Experiences of People in Poverty during Covid-19

Photo above: Anastasiia Chepinska on Unsplash

This article was originally published 28 April 2020 on the ATD Fourth World-USA site here.

By: Naomi Norberg, ATD Fourth World Ally 

Stay in, stay away, wash your hands . . . As shelter-at-home orders have swept the nation, we’ve all heard about the importance of social distancing and washing our hands to prevent Covid-19 from spreading. But following social distancing rules can pose extra challenges for people experiencing poverty. Many have no safe place to shelter, others live in crowded conditions where they cannot maintain a safe distance, still others live without electricity or running water because of lack of infrastructure. Earlier feelings of social isolation have increased as the virus and the measures to combat it have imposed not only restrictions, but also solutions that are beyond the reach of many people living in poverty.
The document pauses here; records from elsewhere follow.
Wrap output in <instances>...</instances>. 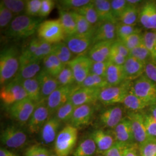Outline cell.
Wrapping results in <instances>:
<instances>
[{
  "label": "cell",
  "mask_w": 156,
  "mask_h": 156,
  "mask_svg": "<svg viewBox=\"0 0 156 156\" xmlns=\"http://www.w3.org/2000/svg\"><path fill=\"white\" fill-rule=\"evenodd\" d=\"M112 134L117 142L128 145L134 144L135 139L131 123L127 116L124 117L115 127Z\"/></svg>",
  "instance_id": "cell-18"
},
{
  "label": "cell",
  "mask_w": 156,
  "mask_h": 156,
  "mask_svg": "<svg viewBox=\"0 0 156 156\" xmlns=\"http://www.w3.org/2000/svg\"><path fill=\"white\" fill-rule=\"evenodd\" d=\"M145 63L132 56H129L123 65L126 80L134 81L144 74Z\"/></svg>",
  "instance_id": "cell-23"
},
{
  "label": "cell",
  "mask_w": 156,
  "mask_h": 156,
  "mask_svg": "<svg viewBox=\"0 0 156 156\" xmlns=\"http://www.w3.org/2000/svg\"><path fill=\"white\" fill-rule=\"evenodd\" d=\"M143 39L152 61L156 62V31H146L143 33Z\"/></svg>",
  "instance_id": "cell-40"
},
{
  "label": "cell",
  "mask_w": 156,
  "mask_h": 156,
  "mask_svg": "<svg viewBox=\"0 0 156 156\" xmlns=\"http://www.w3.org/2000/svg\"><path fill=\"white\" fill-rule=\"evenodd\" d=\"M75 107L69 100L61 106L56 112V117L61 122H70Z\"/></svg>",
  "instance_id": "cell-42"
},
{
  "label": "cell",
  "mask_w": 156,
  "mask_h": 156,
  "mask_svg": "<svg viewBox=\"0 0 156 156\" xmlns=\"http://www.w3.org/2000/svg\"><path fill=\"white\" fill-rule=\"evenodd\" d=\"M20 66L16 76L13 80L20 83L25 80L35 78L41 71L42 61L35 60L20 55Z\"/></svg>",
  "instance_id": "cell-13"
},
{
  "label": "cell",
  "mask_w": 156,
  "mask_h": 156,
  "mask_svg": "<svg viewBox=\"0 0 156 156\" xmlns=\"http://www.w3.org/2000/svg\"><path fill=\"white\" fill-rule=\"evenodd\" d=\"M50 112L44 101L36 106L33 113L27 123L28 131L31 134H37L49 120Z\"/></svg>",
  "instance_id": "cell-14"
},
{
  "label": "cell",
  "mask_w": 156,
  "mask_h": 156,
  "mask_svg": "<svg viewBox=\"0 0 156 156\" xmlns=\"http://www.w3.org/2000/svg\"><path fill=\"white\" fill-rule=\"evenodd\" d=\"M108 86L109 85L106 82L105 78L91 73L86 78L83 83L80 85V87H88L99 89H102Z\"/></svg>",
  "instance_id": "cell-38"
},
{
  "label": "cell",
  "mask_w": 156,
  "mask_h": 156,
  "mask_svg": "<svg viewBox=\"0 0 156 156\" xmlns=\"http://www.w3.org/2000/svg\"><path fill=\"white\" fill-rule=\"evenodd\" d=\"M42 4V0H28L26 1L25 13L28 16L36 17L39 16Z\"/></svg>",
  "instance_id": "cell-49"
},
{
  "label": "cell",
  "mask_w": 156,
  "mask_h": 156,
  "mask_svg": "<svg viewBox=\"0 0 156 156\" xmlns=\"http://www.w3.org/2000/svg\"><path fill=\"white\" fill-rule=\"evenodd\" d=\"M124 156H138L137 154L136 146L135 144L129 146L126 151Z\"/></svg>",
  "instance_id": "cell-59"
},
{
  "label": "cell",
  "mask_w": 156,
  "mask_h": 156,
  "mask_svg": "<svg viewBox=\"0 0 156 156\" xmlns=\"http://www.w3.org/2000/svg\"><path fill=\"white\" fill-rule=\"evenodd\" d=\"M58 19L66 37L77 33L76 22L71 12L59 10Z\"/></svg>",
  "instance_id": "cell-30"
},
{
  "label": "cell",
  "mask_w": 156,
  "mask_h": 156,
  "mask_svg": "<svg viewBox=\"0 0 156 156\" xmlns=\"http://www.w3.org/2000/svg\"><path fill=\"white\" fill-rule=\"evenodd\" d=\"M131 90L149 107L156 105V83L145 74L133 82Z\"/></svg>",
  "instance_id": "cell-6"
},
{
  "label": "cell",
  "mask_w": 156,
  "mask_h": 156,
  "mask_svg": "<svg viewBox=\"0 0 156 156\" xmlns=\"http://www.w3.org/2000/svg\"><path fill=\"white\" fill-rule=\"evenodd\" d=\"M24 156H49L46 148L39 145H33L28 147L25 151Z\"/></svg>",
  "instance_id": "cell-54"
},
{
  "label": "cell",
  "mask_w": 156,
  "mask_h": 156,
  "mask_svg": "<svg viewBox=\"0 0 156 156\" xmlns=\"http://www.w3.org/2000/svg\"><path fill=\"white\" fill-rule=\"evenodd\" d=\"M78 84L67 86H59L46 99V105L51 115L70 100L74 92L80 88Z\"/></svg>",
  "instance_id": "cell-7"
},
{
  "label": "cell",
  "mask_w": 156,
  "mask_h": 156,
  "mask_svg": "<svg viewBox=\"0 0 156 156\" xmlns=\"http://www.w3.org/2000/svg\"><path fill=\"white\" fill-rule=\"evenodd\" d=\"M42 19L20 15L15 17L7 30L6 35L12 38L26 39L37 32Z\"/></svg>",
  "instance_id": "cell-1"
},
{
  "label": "cell",
  "mask_w": 156,
  "mask_h": 156,
  "mask_svg": "<svg viewBox=\"0 0 156 156\" xmlns=\"http://www.w3.org/2000/svg\"><path fill=\"white\" fill-rule=\"evenodd\" d=\"M90 137L94 140L97 147V152L100 154L111 149L116 142L113 134L106 133L102 129L95 130Z\"/></svg>",
  "instance_id": "cell-25"
},
{
  "label": "cell",
  "mask_w": 156,
  "mask_h": 156,
  "mask_svg": "<svg viewBox=\"0 0 156 156\" xmlns=\"http://www.w3.org/2000/svg\"><path fill=\"white\" fill-rule=\"evenodd\" d=\"M14 15L9 9H8L3 2H0V26L1 28H4L11 24L13 20Z\"/></svg>",
  "instance_id": "cell-50"
},
{
  "label": "cell",
  "mask_w": 156,
  "mask_h": 156,
  "mask_svg": "<svg viewBox=\"0 0 156 156\" xmlns=\"http://www.w3.org/2000/svg\"><path fill=\"white\" fill-rule=\"evenodd\" d=\"M109 64L110 62L109 60L104 62H93L91 68V73L105 78L106 71Z\"/></svg>",
  "instance_id": "cell-53"
},
{
  "label": "cell",
  "mask_w": 156,
  "mask_h": 156,
  "mask_svg": "<svg viewBox=\"0 0 156 156\" xmlns=\"http://www.w3.org/2000/svg\"><path fill=\"white\" fill-rule=\"evenodd\" d=\"M37 34L39 39L51 45L62 42L66 38L59 19L42 22L39 25Z\"/></svg>",
  "instance_id": "cell-5"
},
{
  "label": "cell",
  "mask_w": 156,
  "mask_h": 156,
  "mask_svg": "<svg viewBox=\"0 0 156 156\" xmlns=\"http://www.w3.org/2000/svg\"><path fill=\"white\" fill-rule=\"evenodd\" d=\"M131 145L116 141L111 149L101 154L105 156H124L127 149Z\"/></svg>",
  "instance_id": "cell-51"
},
{
  "label": "cell",
  "mask_w": 156,
  "mask_h": 156,
  "mask_svg": "<svg viewBox=\"0 0 156 156\" xmlns=\"http://www.w3.org/2000/svg\"><path fill=\"white\" fill-rule=\"evenodd\" d=\"M105 79L109 86H116L122 83L126 80L123 66H118L110 62Z\"/></svg>",
  "instance_id": "cell-28"
},
{
  "label": "cell",
  "mask_w": 156,
  "mask_h": 156,
  "mask_svg": "<svg viewBox=\"0 0 156 156\" xmlns=\"http://www.w3.org/2000/svg\"><path fill=\"white\" fill-rule=\"evenodd\" d=\"M78 139V128L67 125L57 134L55 141L57 156H68L73 151Z\"/></svg>",
  "instance_id": "cell-4"
},
{
  "label": "cell",
  "mask_w": 156,
  "mask_h": 156,
  "mask_svg": "<svg viewBox=\"0 0 156 156\" xmlns=\"http://www.w3.org/2000/svg\"><path fill=\"white\" fill-rule=\"evenodd\" d=\"M28 96L21 83L12 80L1 86L0 91L1 100L5 106L9 107Z\"/></svg>",
  "instance_id": "cell-8"
},
{
  "label": "cell",
  "mask_w": 156,
  "mask_h": 156,
  "mask_svg": "<svg viewBox=\"0 0 156 156\" xmlns=\"http://www.w3.org/2000/svg\"><path fill=\"white\" fill-rule=\"evenodd\" d=\"M93 35L75 34L67 36L64 42L73 55H83L88 52L92 45Z\"/></svg>",
  "instance_id": "cell-11"
},
{
  "label": "cell",
  "mask_w": 156,
  "mask_h": 156,
  "mask_svg": "<svg viewBox=\"0 0 156 156\" xmlns=\"http://www.w3.org/2000/svg\"><path fill=\"white\" fill-rule=\"evenodd\" d=\"M6 7L13 13L14 16L20 15L23 12L25 11L26 1L23 0H3L1 1Z\"/></svg>",
  "instance_id": "cell-46"
},
{
  "label": "cell",
  "mask_w": 156,
  "mask_h": 156,
  "mask_svg": "<svg viewBox=\"0 0 156 156\" xmlns=\"http://www.w3.org/2000/svg\"><path fill=\"white\" fill-rule=\"evenodd\" d=\"M74 11L76 12L80 15H82L95 28H97L101 24L93 1L90 2L89 4L83 6Z\"/></svg>",
  "instance_id": "cell-33"
},
{
  "label": "cell",
  "mask_w": 156,
  "mask_h": 156,
  "mask_svg": "<svg viewBox=\"0 0 156 156\" xmlns=\"http://www.w3.org/2000/svg\"><path fill=\"white\" fill-rule=\"evenodd\" d=\"M120 41L130 51L144 42L143 34L141 33L133 34Z\"/></svg>",
  "instance_id": "cell-48"
},
{
  "label": "cell",
  "mask_w": 156,
  "mask_h": 156,
  "mask_svg": "<svg viewBox=\"0 0 156 156\" xmlns=\"http://www.w3.org/2000/svg\"><path fill=\"white\" fill-rule=\"evenodd\" d=\"M112 46L115 48L120 54H122L126 58H127L129 56V50H128L127 48L120 40L116 39L113 42Z\"/></svg>",
  "instance_id": "cell-58"
},
{
  "label": "cell",
  "mask_w": 156,
  "mask_h": 156,
  "mask_svg": "<svg viewBox=\"0 0 156 156\" xmlns=\"http://www.w3.org/2000/svg\"><path fill=\"white\" fill-rule=\"evenodd\" d=\"M127 117L131 121L135 141L140 145L149 140L145 128L142 111H129Z\"/></svg>",
  "instance_id": "cell-17"
},
{
  "label": "cell",
  "mask_w": 156,
  "mask_h": 156,
  "mask_svg": "<svg viewBox=\"0 0 156 156\" xmlns=\"http://www.w3.org/2000/svg\"><path fill=\"white\" fill-rule=\"evenodd\" d=\"M61 122L56 117L49 119L41 129V138L45 144H49L55 141L57 133Z\"/></svg>",
  "instance_id": "cell-26"
},
{
  "label": "cell",
  "mask_w": 156,
  "mask_h": 156,
  "mask_svg": "<svg viewBox=\"0 0 156 156\" xmlns=\"http://www.w3.org/2000/svg\"><path fill=\"white\" fill-rule=\"evenodd\" d=\"M142 29L137 25H127L122 23H116V39L122 40L129 35L135 33H141Z\"/></svg>",
  "instance_id": "cell-39"
},
{
  "label": "cell",
  "mask_w": 156,
  "mask_h": 156,
  "mask_svg": "<svg viewBox=\"0 0 156 156\" xmlns=\"http://www.w3.org/2000/svg\"><path fill=\"white\" fill-rule=\"evenodd\" d=\"M116 38V24L102 23L95 29L93 38V45L102 41H115Z\"/></svg>",
  "instance_id": "cell-24"
},
{
  "label": "cell",
  "mask_w": 156,
  "mask_h": 156,
  "mask_svg": "<svg viewBox=\"0 0 156 156\" xmlns=\"http://www.w3.org/2000/svg\"><path fill=\"white\" fill-rule=\"evenodd\" d=\"M148 111L151 112L156 120V105L149 107Z\"/></svg>",
  "instance_id": "cell-62"
},
{
  "label": "cell",
  "mask_w": 156,
  "mask_h": 156,
  "mask_svg": "<svg viewBox=\"0 0 156 156\" xmlns=\"http://www.w3.org/2000/svg\"><path fill=\"white\" fill-rule=\"evenodd\" d=\"M115 41H102L92 45L87 52V56L93 62L108 61L112 45Z\"/></svg>",
  "instance_id": "cell-21"
},
{
  "label": "cell",
  "mask_w": 156,
  "mask_h": 156,
  "mask_svg": "<svg viewBox=\"0 0 156 156\" xmlns=\"http://www.w3.org/2000/svg\"><path fill=\"white\" fill-rule=\"evenodd\" d=\"M101 23L111 22L116 24L118 22L113 16L112 11L111 1L95 0L93 1Z\"/></svg>",
  "instance_id": "cell-27"
},
{
  "label": "cell",
  "mask_w": 156,
  "mask_h": 156,
  "mask_svg": "<svg viewBox=\"0 0 156 156\" xmlns=\"http://www.w3.org/2000/svg\"><path fill=\"white\" fill-rule=\"evenodd\" d=\"M139 22L144 28L156 31V1H147L140 9Z\"/></svg>",
  "instance_id": "cell-15"
},
{
  "label": "cell",
  "mask_w": 156,
  "mask_h": 156,
  "mask_svg": "<svg viewBox=\"0 0 156 156\" xmlns=\"http://www.w3.org/2000/svg\"><path fill=\"white\" fill-rule=\"evenodd\" d=\"M44 69L52 76L56 78L66 65L63 64L54 55L50 53L43 60Z\"/></svg>",
  "instance_id": "cell-32"
},
{
  "label": "cell",
  "mask_w": 156,
  "mask_h": 156,
  "mask_svg": "<svg viewBox=\"0 0 156 156\" xmlns=\"http://www.w3.org/2000/svg\"><path fill=\"white\" fill-rule=\"evenodd\" d=\"M144 74L156 83V62L151 61L146 64Z\"/></svg>",
  "instance_id": "cell-57"
},
{
  "label": "cell",
  "mask_w": 156,
  "mask_h": 156,
  "mask_svg": "<svg viewBox=\"0 0 156 156\" xmlns=\"http://www.w3.org/2000/svg\"><path fill=\"white\" fill-rule=\"evenodd\" d=\"M104 156V155H102V154H99V155H98V156Z\"/></svg>",
  "instance_id": "cell-64"
},
{
  "label": "cell",
  "mask_w": 156,
  "mask_h": 156,
  "mask_svg": "<svg viewBox=\"0 0 156 156\" xmlns=\"http://www.w3.org/2000/svg\"><path fill=\"white\" fill-rule=\"evenodd\" d=\"M140 8L128 5L126 7L123 14L120 17L119 22L127 25H136L139 21Z\"/></svg>",
  "instance_id": "cell-37"
},
{
  "label": "cell",
  "mask_w": 156,
  "mask_h": 156,
  "mask_svg": "<svg viewBox=\"0 0 156 156\" xmlns=\"http://www.w3.org/2000/svg\"><path fill=\"white\" fill-rule=\"evenodd\" d=\"M144 1L141 0H127V2L128 5L133 6L134 7H137L142 4Z\"/></svg>",
  "instance_id": "cell-61"
},
{
  "label": "cell",
  "mask_w": 156,
  "mask_h": 156,
  "mask_svg": "<svg viewBox=\"0 0 156 156\" xmlns=\"http://www.w3.org/2000/svg\"><path fill=\"white\" fill-rule=\"evenodd\" d=\"M56 78L60 86H67L76 84L73 71L68 64L64 66L62 70Z\"/></svg>",
  "instance_id": "cell-41"
},
{
  "label": "cell",
  "mask_w": 156,
  "mask_h": 156,
  "mask_svg": "<svg viewBox=\"0 0 156 156\" xmlns=\"http://www.w3.org/2000/svg\"><path fill=\"white\" fill-rule=\"evenodd\" d=\"M123 104L129 111L131 112L142 111L146 108L149 107L146 102L134 94L131 90L125 98Z\"/></svg>",
  "instance_id": "cell-34"
},
{
  "label": "cell",
  "mask_w": 156,
  "mask_h": 156,
  "mask_svg": "<svg viewBox=\"0 0 156 156\" xmlns=\"http://www.w3.org/2000/svg\"><path fill=\"white\" fill-rule=\"evenodd\" d=\"M145 128L149 139L156 140V120L150 112L142 111Z\"/></svg>",
  "instance_id": "cell-43"
},
{
  "label": "cell",
  "mask_w": 156,
  "mask_h": 156,
  "mask_svg": "<svg viewBox=\"0 0 156 156\" xmlns=\"http://www.w3.org/2000/svg\"><path fill=\"white\" fill-rule=\"evenodd\" d=\"M20 55L14 46L7 47L0 55V83L1 86L15 78L19 69Z\"/></svg>",
  "instance_id": "cell-2"
},
{
  "label": "cell",
  "mask_w": 156,
  "mask_h": 156,
  "mask_svg": "<svg viewBox=\"0 0 156 156\" xmlns=\"http://www.w3.org/2000/svg\"><path fill=\"white\" fill-rule=\"evenodd\" d=\"M94 112V108L91 104L76 107L70 120L71 125L77 128L88 125L93 116Z\"/></svg>",
  "instance_id": "cell-19"
},
{
  "label": "cell",
  "mask_w": 156,
  "mask_h": 156,
  "mask_svg": "<svg viewBox=\"0 0 156 156\" xmlns=\"http://www.w3.org/2000/svg\"><path fill=\"white\" fill-rule=\"evenodd\" d=\"M51 53L57 57L64 65H67L73 58V54L64 42L52 45Z\"/></svg>",
  "instance_id": "cell-31"
},
{
  "label": "cell",
  "mask_w": 156,
  "mask_h": 156,
  "mask_svg": "<svg viewBox=\"0 0 156 156\" xmlns=\"http://www.w3.org/2000/svg\"><path fill=\"white\" fill-rule=\"evenodd\" d=\"M93 62L87 55H79L74 57L68 65L71 68L76 83L80 85L91 73Z\"/></svg>",
  "instance_id": "cell-12"
},
{
  "label": "cell",
  "mask_w": 156,
  "mask_h": 156,
  "mask_svg": "<svg viewBox=\"0 0 156 156\" xmlns=\"http://www.w3.org/2000/svg\"><path fill=\"white\" fill-rule=\"evenodd\" d=\"M133 81L126 80L116 86H108L101 90L99 101L106 105L123 104L126 96L131 89Z\"/></svg>",
  "instance_id": "cell-3"
},
{
  "label": "cell",
  "mask_w": 156,
  "mask_h": 156,
  "mask_svg": "<svg viewBox=\"0 0 156 156\" xmlns=\"http://www.w3.org/2000/svg\"><path fill=\"white\" fill-rule=\"evenodd\" d=\"M37 105L33 101L27 97L9 106L8 113L11 119L20 125H24L28 123Z\"/></svg>",
  "instance_id": "cell-9"
},
{
  "label": "cell",
  "mask_w": 156,
  "mask_h": 156,
  "mask_svg": "<svg viewBox=\"0 0 156 156\" xmlns=\"http://www.w3.org/2000/svg\"><path fill=\"white\" fill-rule=\"evenodd\" d=\"M123 109L119 105L112 106L101 113L100 121L102 126L114 129L123 118Z\"/></svg>",
  "instance_id": "cell-20"
},
{
  "label": "cell",
  "mask_w": 156,
  "mask_h": 156,
  "mask_svg": "<svg viewBox=\"0 0 156 156\" xmlns=\"http://www.w3.org/2000/svg\"><path fill=\"white\" fill-rule=\"evenodd\" d=\"M140 156H156V140L149 139L139 145Z\"/></svg>",
  "instance_id": "cell-47"
},
{
  "label": "cell",
  "mask_w": 156,
  "mask_h": 156,
  "mask_svg": "<svg viewBox=\"0 0 156 156\" xmlns=\"http://www.w3.org/2000/svg\"><path fill=\"white\" fill-rule=\"evenodd\" d=\"M36 77L39 82L41 95L44 101L46 100L60 86L56 78L50 75L44 68L41 69Z\"/></svg>",
  "instance_id": "cell-22"
},
{
  "label": "cell",
  "mask_w": 156,
  "mask_h": 156,
  "mask_svg": "<svg viewBox=\"0 0 156 156\" xmlns=\"http://www.w3.org/2000/svg\"><path fill=\"white\" fill-rule=\"evenodd\" d=\"M126 58L120 54L115 48L112 45L109 61L114 64L118 66H123L126 60Z\"/></svg>",
  "instance_id": "cell-55"
},
{
  "label": "cell",
  "mask_w": 156,
  "mask_h": 156,
  "mask_svg": "<svg viewBox=\"0 0 156 156\" xmlns=\"http://www.w3.org/2000/svg\"><path fill=\"white\" fill-rule=\"evenodd\" d=\"M91 1L90 0H62L58 1V2L59 10L72 11L89 4Z\"/></svg>",
  "instance_id": "cell-45"
},
{
  "label": "cell",
  "mask_w": 156,
  "mask_h": 156,
  "mask_svg": "<svg viewBox=\"0 0 156 156\" xmlns=\"http://www.w3.org/2000/svg\"><path fill=\"white\" fill-rule=\"evenodd\" d=\"M0 156H19L15 153L4 148L0 149Z\"/></svg>",
  "instance_id": "cell-60"
},
{
  "label": "cell",
  "mask_w": 156,
  "mask_h": 156,
  "mask_svg": "<svg viewBox=\"0 0 156 156\" xmlns=\"http://www.w3.org/2000/svg\"><path fill=\"white\" fill-rule=\"evenodd\" d=\"M101 90L88 87H80L76 90L71 97L70 101L75 107L93 104L99 100Z\"/></svg>",
  "instance_id": "cell-16"
},
{
  "label": "cell",
  "mask_w": 156,
  "mask_h": 156,
  "mask_svg": "<svg viewBox=\"0 0 156 156\" xmlns=\"http://www.w3.org/2000/svg\"><path fill=\"white\" fill-rule=\"evenodd\" d=\"M97 151L94 140L91 137L82 140L73 153V156H92Z\"/></svg>",
  "instance_id": "cell-35"
},
{
  "label": "cell",
  "mask_w": 156,
  "mask_h": 156,
  "mask_svg": "<svg viewBox=\"0 0 156 156\" xmlns=\"http://www.w3.org/2000/svg\"><path fill=\"white\" fill-rule=\"evenodd\" d=\"M112 11L115 19L119 22V19L123 12L127 6V2L126 0H112L111 1Z\"/></svg>",
  "instance_id": "cell-52"
},
{
  "label": "cell",
  "mask_w": 156,
  "mask_h": 156,
  "mask_svg": "<svg viewBox=\"0 0 156 156\" xmlns=\"http://www.w3.org/2000/svg\"><path fill=\"white\" fill-rule=\"evenodd\" d=\"M57 156L56 154H51V155H50V156Z\"/></svg>",
  "instance_id": "cell-63"
},
{
  "label": "cell",
  "mask_w": 156,
  "mask_h": 156,
  "mask_svg": "<svg viewBox=\"0 0 156 156\" xmlns=\"http://www.w3.org/2000/svg\"><path fill=\"white\" fill-rule=\"evenodd\" d=\"M129 56L136 58L137 60L145 63V64L152 61L151 54L144 42L135 48L130 50Z\"/></svg>",
  "instance_id": "cell-44"
},
{
  "label": "cell",
  "mask_w": 156,
  "mask_h": 156,
  "mask_svg": "<svg viewBox=\"0 0 156 156\" xmlns=\"http://www.w3.org/2000/svg\"><path fill=\"white\" fill-rule=\"evenodd\" d=\"M27 136L22 129L14 126L6 127L1 134V141L6 146L19 149L26 144Z\"/></svg>",
  "instance_id": "cell-10"
},
{
  "label": "cell",
  "mask_w": 156,
  "mask_h": 156,
  "mask_svg": "<svg viewBox=\"0 0 156 156\" xmlns=\"http://www.w3.org/2000/svg\"><path fill=\"white\" fill-rule=\"evenodd\" d=\"M23 88L26 91V93L30 100L38 104L42 101H43L41 87L37 77L25 80L21 82Z\"/></svg>",
  "instance_id": "cell-29"
},
{
  "label": "cell",
  "mask_w": 156,
  "mask_h": 156,
  "mask_svg": "<svg viewBox=\"0 0 156 156\" xmlns=\"http://www.w3.org/2000/svg\"><path fill=\"white\" fill-rule=\"evenodd\" d=\"M55 5V2L53 0H42V4L39 16L45 17L48 16Z\"/></svg>",
  "instance_id": "cell-56"
},
{
  "label": "cell",
  "mask_w": 156,
  "mask_h": 156,
  "mask_svg": "<svg viewBox=\"0 0 156 156\" xmlns=\"http://www.w3.org/2000/svg\"><path fill=\"white\" fill-rule=\"evenodd\" d=\"M71 12L76 22L77 34H91L94 35L96 28L93 27L82 15H80L78 12L74 11Z\"/></svg>",
  "instance_id": "cell-36"
}]
</instances>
Many of the “solutions” to being stuck at home in a mobile, digital world rely on private transportation and internet or telephone service: order online or place a call and you can pick up your groceries or have them delivered; drive through and you can get tested for Covid-19. But what if you have no car? Can’t afford the minimum purchase to have groceries delivered or shop with SNAP (food assistance), which can’t be used for orders? What if you don’t have internet? Some may think that people living in poverty are not following the rules, but they face a real dilemma: without private transportation, running water, or electricity they rely on public transportation, laundromats, and businesses with public Wi-Fi not only for the services those businesses provide, but also simply to charge their cell phones. Using these services puts them at greater risk of becoming infected and infecting their families, but without them, they may not be able to get to work or the grocery store, stay informed and in touch with their networks, request a stimulus check, or call a doctor.

Cramped living quarters enable the virus to spread quickly and easily through a community, and health problems so often exacerbated by poverty and systemic inequality mean that people living in these communities are at greater risk of suffering a severe form of the virus if infected. People experiencing street homelessness, couch surfing, or staying in shelters are also at increased risk of infection because they cannot necessarily maintain a safe distance from others or control who comes into their space.

As millions lose their jobs and turn to food banks, the limited resources that the poorest families previously relied on are being depleted. In rural areas, empty shelves in stores they could previously afford means traveling farther, with no guarantee they’ll be able to get what they need. One grandfather living on a reservation in New Mexico said that his local store ran out of main products before he could get there, and the next closest store is at least an hour’s drive away. Fortunately, he can get lunch for his two grandchildren at their school.

Stay-at-home orders are also making it difficult for allies to provide support to people in poverty. An ATD Fourth World team member in Gallup, New Mexico, says she is careful to send text messages rather than calling individuals who do not have electricity because messages use less battery. In New York, another team member expressed difficulty staying in contact with people and helping them deal with their frustration and isolation. Some people experiencing poverty feel like their ongoing efforts are futile. Some were trying to get further education, others had finally found housing, but with all schools closed and millions losing their jobs, goals are once again on hold and gains may be lost. Some are crushed by confinement: it increases the isolation they already suffered and makes them distrust the measures being taken to stop the pandemic.

There is resiliency, however. As one person in Oregon put it:

I think a lot of us marginalized folks – who have legitimate and serious fears around the pandemic right now ‘cause we’re disabled/have pre-existing conditions, are houseless, or in unsafe housing situations as low-income renters – are also a little more familiar with this experience of living under constant threat and uncertainty. And so our apocalyptic muscles are stronger maybe, like mentally or spiritually or communally – we know how to reach out, create networks from the ground up, and be crafty and savvy with the resources we have or scrounge together.

For example, a person struggling to overcome poverty in New York heard about a family who had no food or money left and, though he had nothing to spare himself, said that when he did have something he would share with that family. On another day, even though he had no more food and would normally buy his weekly $33 transit pass to use transportation to get to a store that hadn’t been totally emptied, he stayed home because he knew that transportation was supposed to become free the next day. It did, and he was able to travel for free and buy food with the $33 he’d saved.

A grandmother in Gallup, New Mexico who is raising two grandchildren on her own is intent on keeping up with their schoolwork, despite the lack of a computer. She maintains contact with her grandchildren’s teachers via cell phone, but can’t download the files the teacher sends. Turning to a local ATD Fourth World team member for help, she asked for a math book to maintain one granddaughter’s particularly good math skills.

And a man who had just been given a private room at a shelter after he’d had roommate problems agreed to again share his room so the shelter could take in more people, even though he knew this would increase his chances of infection. These survival and solidarity efforts come from the experience of using them daily, but the added stress is taking an additional mental toll on many.

Knowing how to reach out and help each other is vital for all of us, including for people who know how to survive life’s hardships outside of this crisis. People with a lived experience of poverty may be able to show us not just how to survive under lockdown conditions, but how to do so with dignity and compassion.